Format the rows below as a numbered list, one line per number, omitting all blank lines.
>> Begin Exercise data
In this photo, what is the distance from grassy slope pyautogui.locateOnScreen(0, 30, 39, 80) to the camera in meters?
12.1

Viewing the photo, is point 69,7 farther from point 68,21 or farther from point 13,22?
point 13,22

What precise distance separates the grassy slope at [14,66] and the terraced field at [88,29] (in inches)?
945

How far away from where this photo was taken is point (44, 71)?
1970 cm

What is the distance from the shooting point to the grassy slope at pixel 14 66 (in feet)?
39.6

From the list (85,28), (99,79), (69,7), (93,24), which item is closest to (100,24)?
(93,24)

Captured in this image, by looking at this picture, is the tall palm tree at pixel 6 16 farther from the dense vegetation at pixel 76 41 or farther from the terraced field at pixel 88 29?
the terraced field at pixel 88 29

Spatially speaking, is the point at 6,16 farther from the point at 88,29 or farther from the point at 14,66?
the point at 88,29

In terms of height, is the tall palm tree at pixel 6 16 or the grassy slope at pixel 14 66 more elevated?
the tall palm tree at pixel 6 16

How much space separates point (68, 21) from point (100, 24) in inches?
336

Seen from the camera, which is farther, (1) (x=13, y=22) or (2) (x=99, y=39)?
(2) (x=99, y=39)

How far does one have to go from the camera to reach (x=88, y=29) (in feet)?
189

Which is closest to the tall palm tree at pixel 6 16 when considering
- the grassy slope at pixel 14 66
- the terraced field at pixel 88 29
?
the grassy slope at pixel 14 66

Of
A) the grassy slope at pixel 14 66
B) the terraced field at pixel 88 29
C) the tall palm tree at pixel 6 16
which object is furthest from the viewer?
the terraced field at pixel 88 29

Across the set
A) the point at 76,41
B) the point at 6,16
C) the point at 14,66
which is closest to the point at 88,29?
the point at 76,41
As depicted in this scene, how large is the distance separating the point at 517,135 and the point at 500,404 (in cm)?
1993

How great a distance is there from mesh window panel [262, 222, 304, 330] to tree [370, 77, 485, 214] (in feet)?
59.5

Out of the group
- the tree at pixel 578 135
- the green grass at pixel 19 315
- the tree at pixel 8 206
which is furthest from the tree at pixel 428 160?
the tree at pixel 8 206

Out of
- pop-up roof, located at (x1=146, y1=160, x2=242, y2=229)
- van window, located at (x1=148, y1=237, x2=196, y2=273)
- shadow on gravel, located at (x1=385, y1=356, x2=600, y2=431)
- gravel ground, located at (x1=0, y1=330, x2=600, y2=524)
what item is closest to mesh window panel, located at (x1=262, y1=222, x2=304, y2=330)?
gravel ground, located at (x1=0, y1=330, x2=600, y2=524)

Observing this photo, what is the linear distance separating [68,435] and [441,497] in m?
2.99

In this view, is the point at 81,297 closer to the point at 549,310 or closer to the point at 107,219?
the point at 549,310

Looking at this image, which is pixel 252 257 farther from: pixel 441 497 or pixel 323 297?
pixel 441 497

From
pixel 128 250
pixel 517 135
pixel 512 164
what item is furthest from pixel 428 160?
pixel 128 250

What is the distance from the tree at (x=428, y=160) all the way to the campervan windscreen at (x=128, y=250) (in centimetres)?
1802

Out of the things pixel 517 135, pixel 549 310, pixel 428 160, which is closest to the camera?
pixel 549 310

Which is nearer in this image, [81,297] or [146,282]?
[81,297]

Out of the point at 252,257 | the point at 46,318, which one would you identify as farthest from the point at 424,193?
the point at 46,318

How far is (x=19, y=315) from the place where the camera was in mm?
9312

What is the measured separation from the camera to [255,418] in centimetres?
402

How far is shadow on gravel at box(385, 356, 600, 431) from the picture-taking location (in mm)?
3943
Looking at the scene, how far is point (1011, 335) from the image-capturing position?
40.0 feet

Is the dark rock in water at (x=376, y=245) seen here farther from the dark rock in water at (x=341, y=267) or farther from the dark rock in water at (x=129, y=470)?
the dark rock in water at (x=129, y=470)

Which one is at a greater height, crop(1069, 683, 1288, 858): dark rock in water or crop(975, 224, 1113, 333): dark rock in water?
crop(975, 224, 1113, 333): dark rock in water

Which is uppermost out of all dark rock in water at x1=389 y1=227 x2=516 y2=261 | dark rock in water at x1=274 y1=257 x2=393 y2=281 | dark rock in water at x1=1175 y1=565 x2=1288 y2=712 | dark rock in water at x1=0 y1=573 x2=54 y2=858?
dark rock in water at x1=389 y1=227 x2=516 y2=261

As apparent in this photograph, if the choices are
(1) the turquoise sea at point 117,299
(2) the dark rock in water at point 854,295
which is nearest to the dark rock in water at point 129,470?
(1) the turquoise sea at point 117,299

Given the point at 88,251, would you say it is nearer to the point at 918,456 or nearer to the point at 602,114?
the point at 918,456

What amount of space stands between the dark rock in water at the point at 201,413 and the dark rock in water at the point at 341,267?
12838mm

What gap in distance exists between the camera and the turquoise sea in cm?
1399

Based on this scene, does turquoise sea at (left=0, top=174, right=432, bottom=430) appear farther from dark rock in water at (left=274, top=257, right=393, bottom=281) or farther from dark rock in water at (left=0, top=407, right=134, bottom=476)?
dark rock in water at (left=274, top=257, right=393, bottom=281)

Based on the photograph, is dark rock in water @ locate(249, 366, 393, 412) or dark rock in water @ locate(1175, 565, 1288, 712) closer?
>> End Exercise data
Result of the exercise:
1. In this photo, what is the distance from grassy slope pyautogui.locateOnScreen(0, 30, 39, 80) to the camera in meters?
2. 12.1
3. Viewing the photo, is point 69,7 farther from point 68,21 or farther from point 13,22?
4. point 13,22
5. What precise distance separates the grassy slope at [14,66] and the terraced field at [88,29] (in inches)?
6. 945
7. How far away from where this photo was taken is point (44, 71)?
8. 1970 cm
9. What is the distance from the shooting point to the grassy slope at pixel 14 66 (in feet)?
10. 39.6
11. From the list (85,28), (99,79), (69,7), (93,24), which item is closest to (100,24)?
12. (93,24)
13. Captured in this image, by looking at this picture, is the tall palm tree at pixel 6 16 farther from the dense vegetation at pixel 76 41 or farther from the terraced field at pixel 88 29?
14. the terraced field at pixel 88 29
15. Spatially speaking, is the point at 6,16 farther from the point at 88,29 or farther from the point at 14,66?
16. the point at 88,29
17. In terms of height, is the tall palm tree at pixel 6 16 or the grassy slope at pixel 14 66 more elevated?
18. the tall palm tree at pixel 6 16
19. How much space separates point (68, 21) from point (100, 24) in inches?
20. 336
21. Seen from the camera, which is farther, (1) (x=13, y=22) or (2) (x=99, y=39)?
22. (2) (x=99, y=39)
23. How far does one have to go from the camera to reach (x=88, y=29) (in feet)?
24. 189
25. Which is closest to the tall palm tree at pixel 6 16 when considering
26. - the grassy slope at pixel 14 66
27. - the terraced field at pixel 88 29
28. ?
29. the grassy slope at pixel 14 66
30. Of
31. A) the grassy slope at pixel 14 66
32. B) the terraced field at pixel 88 29
33. C) the tall palm tree at pixel 6 16
34. which object is furthest from the viewer?
35. the terraced field at pixel 88 29
36. Across the set
37. A) the point at 76,41
38. B) the point at 6,16
39. C) the point at 14,66
40. which is closest to the point at 88,29?
41. the point at 76,41
42. As depicted in this scene, how large is the distance separating the point at 517,135 and the point at 500,404 (in cm)?
43. 1993
44. How great a distance is there from mesh window panel [262, 222, 304, 330] to tree [370, 77, 485, 214] (in feet)?
45. 59.5
46. Out of the group
47. - the tree at pixel 578 135
48. - the green grass at pixel 19 315
49. - the tree at pixel 8 206
50. which is furthest from the tree at pixel 428 160?
51. the tree at pixel 8 206
52. Out of
53. - pop-up roof, located at (x1=146, y1=160, x2=242, y2=229)
54. - van window, located at (x1=148, y1=237, x2=196, y2=273)
55. - shadow on gravel, located at (x1=385, y1=356, x2=600, y2=431)
56. - gravel ground, located at (x1=0, y1=330, x2=600, y2=524)
57. what item is closest to mesh window panel, located at (x1=262, y1=222, x2=304, y2=330)?
58. gravel ground, located at (x1=0, y1=330, x2=600, y2=524)
59. Observing this photo, what is the linear distance separating [68,435] and [441,497] in m?
60. 2.99
61. In this view, is the point at 81,297 closer to the point at 549,310 or closer to the point at 107,219?
62. the point at 549,310
63. Looking at this image, which is pixel 252 257 farther from: pixel 441 497 or pixel 323 297?
64. pixel 441 497
65. From
66. pixel 128 250
67. pixel 517 135
68. pixel 512 164
69. what item is furthest from pixel 428 160?
70. pixel 128 250
71. What is the distance from the tree at (x=428, y=160) all the way to the campervan windscreen at (x=128, y=250) (in centimetres)?
72. 1802
73. Out of the things pixel 517 135, pixel 549 310, pixel 428 160, which is closest to the camera?
74. pixel 549 310
75. Which is nearer in this image, [81,297] or [146,282]?
76. [81,297]
77. Out of the point at 252,257 | the point at 46,318, which one would you identify as farthest from the point at 424,193?
78. the point at 46,318
79. How far is (x=19, y=315) from the place where the camera was in mm?
80. 9312
81. What is the measured separation from the camera to [255,418] in centimetres?
82. 402
83. How far is shadow on gravel at box(385, 356, 600, 431) from the picture-taking location (in mm)?
84. 3943
85. Looking at the scene, how far is point (1011, 335) from the image-capturing position?
86. 40.0 feet
87. Is the dark rock in water at (x=376, y=245) seen here farther from the dark rock in water at (x=341, y=267) or farther from the dark rock in water at (x=129, y=470)?
88. the dark rock in water at (x=129, y=470)
89. Which one is at a greater height, crop(1069, 683, 1288, 858): dark rock in water or crop(975, 224, 1113, 333): dark rock in water?
90. crop(975, 224, 1113, 333): dark rock in water
91. Which is uppermost out of all dark rock in water at x1=389 y1=227 x2=516 y2=261 | dark rock in water at x1=274 y1=257 x2=393 y2=281 | dark rock in water at x1=1175 y1=565 x2=1288 y2=712 | dark rock in water at x1=0 y1=573 x2=54 y2=858?
92. dark rock in water at x1=389 y1=227 x2=516 y2=261
93. As apparent in this photograph, if the choices are
94. (1) the turquoise sea at point 117,299
95. (2) the dark rock in water at point 854,295
96. which is nearest to the dark rock in water at point 129,470?
97. (1) the turquoise sea at point 117,299
98. Given the point at 88,251, would you say it is nearer to the point at 918,456 or nearer to the point at 602,114?
99. the point at 918,456
100. What amount of space stands between the dark rock in water at the point at 201,413 and the dark rock in water at the point at 341,267?
101. 12838mm
102. What gap in distance exists between the camera and the turquoise sea in cm?
103. 1399
104. Based on this scene, does turquoise sea at (left=0, top=174, right=432, bottom=430) appear farther from dark rock in water at (left=274, top=257, right=393, bottom=281) or farther from dark rock in water at (left=0, top=407, right=134, bottom=476)?
105. dark rock in water at (left=274, top=257, right=393, bottom=281)
106. Based on the photograph, is dark rock in water @ locate(249, 366, 393, 412) or dark rock in water @ locate(1175, 565, 1288, 712) closer?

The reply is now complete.